## [REQUIRED TASK]
Reproduce every line of text in the records below word for word, and leave the pictures out of your answer.

## [DATASET CONTENT]

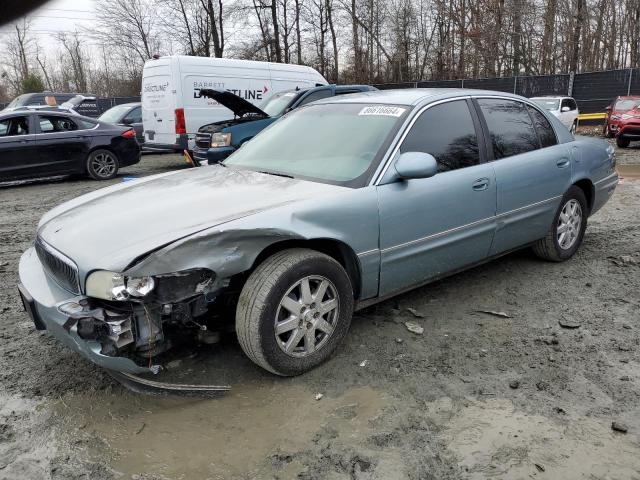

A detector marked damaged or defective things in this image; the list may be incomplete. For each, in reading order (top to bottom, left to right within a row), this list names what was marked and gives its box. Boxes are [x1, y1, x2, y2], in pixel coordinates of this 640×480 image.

crumpled front bumper [17, 248, 152, 376]
exposed headlight assembly [84, 268, 215, 302]
dented hood [36, 165, 344, 272]
damaged light blue sedan [20, 89, 616, 378]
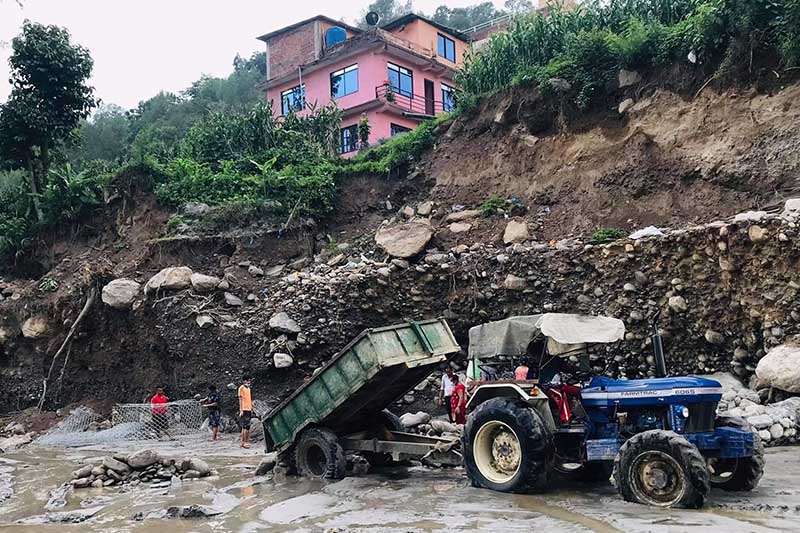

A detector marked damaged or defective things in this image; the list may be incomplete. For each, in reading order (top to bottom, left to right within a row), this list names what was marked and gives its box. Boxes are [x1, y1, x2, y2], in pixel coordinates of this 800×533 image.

damaged road [1, 444, 800, 532]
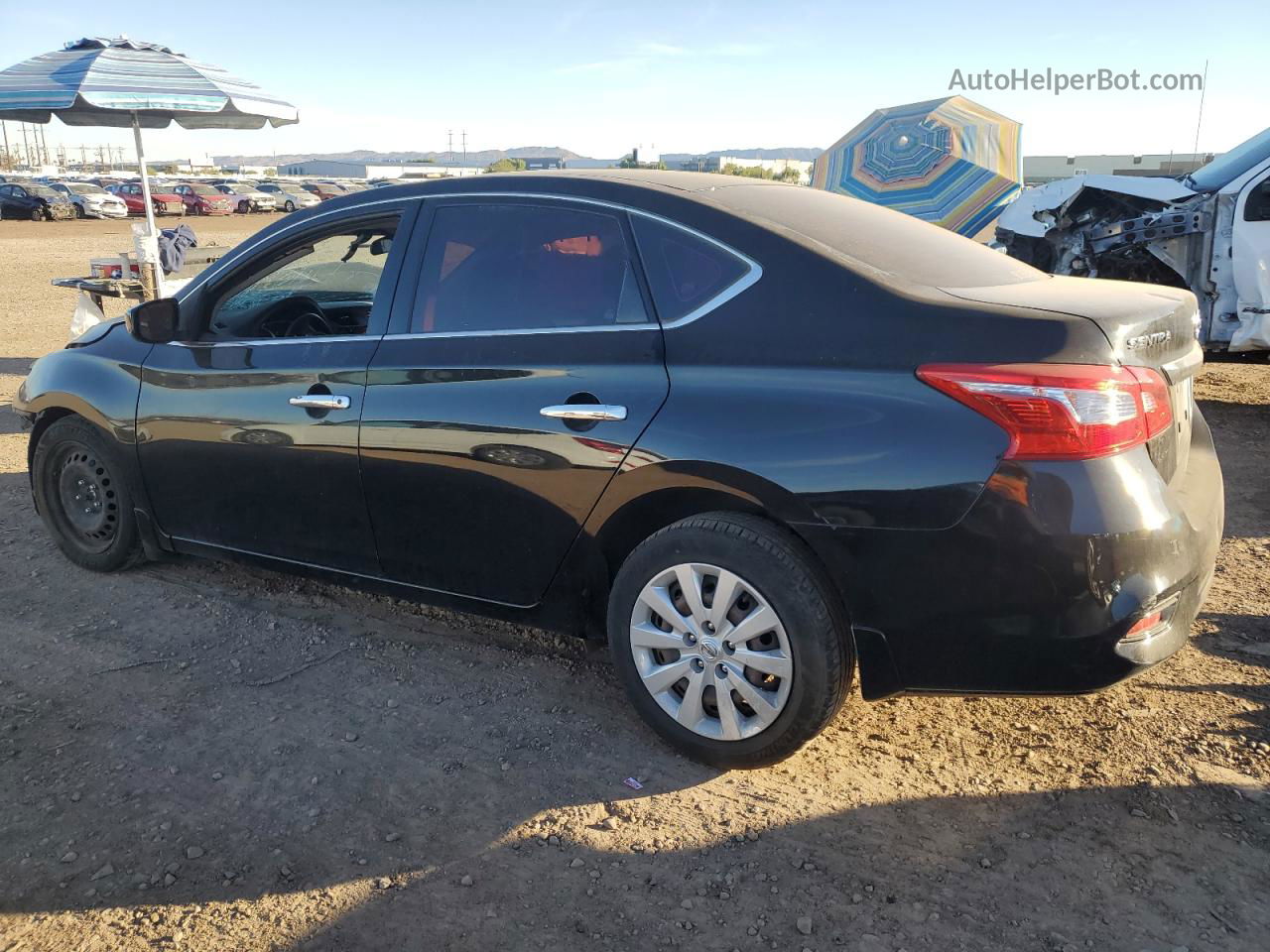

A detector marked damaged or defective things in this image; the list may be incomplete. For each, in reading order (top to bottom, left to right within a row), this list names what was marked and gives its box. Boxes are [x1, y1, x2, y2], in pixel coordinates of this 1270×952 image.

damaged white vehicle [1000, 126, 1270, 349]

## [ANSWER]
A detector marked damaged or defective things in this image; the list may be incomplete. For each, in reading order (top to bottom, left to right within a row), this list names what was marked and gives its box. Boxes are [x1, y1, x2, y2], in pixel coordinates of this 640×480 image.

crumpled front bumper [17, 248, 152, 376]
exposed headlight assembly [84, 268, 215, 302]
dented hood [36, 165, 344, 272]
damaged light blue sedan [20, 89, 616, 378]

A detector marked damaged or defective things in this image; the list may be incomplete. For each, in reading order (top to bottom, left to right within a row), this list names what was marked and gives its box. Boxes are [x1, y1, x2, y2], in pixel coordinates of this 800×533 image.

damaged road [1, 444, 800, 532]

A detector marked damaged or defective things in this image; the list may be incomplete. For each, in reading order (top to bottom, left to right within a row), this list names what was marked and gives its box. Boxes are [x1, y1, x2, y2], in pixel coordinates of this 1270×952 image.

damaged white vehicle [1000, 126, 1270, 349]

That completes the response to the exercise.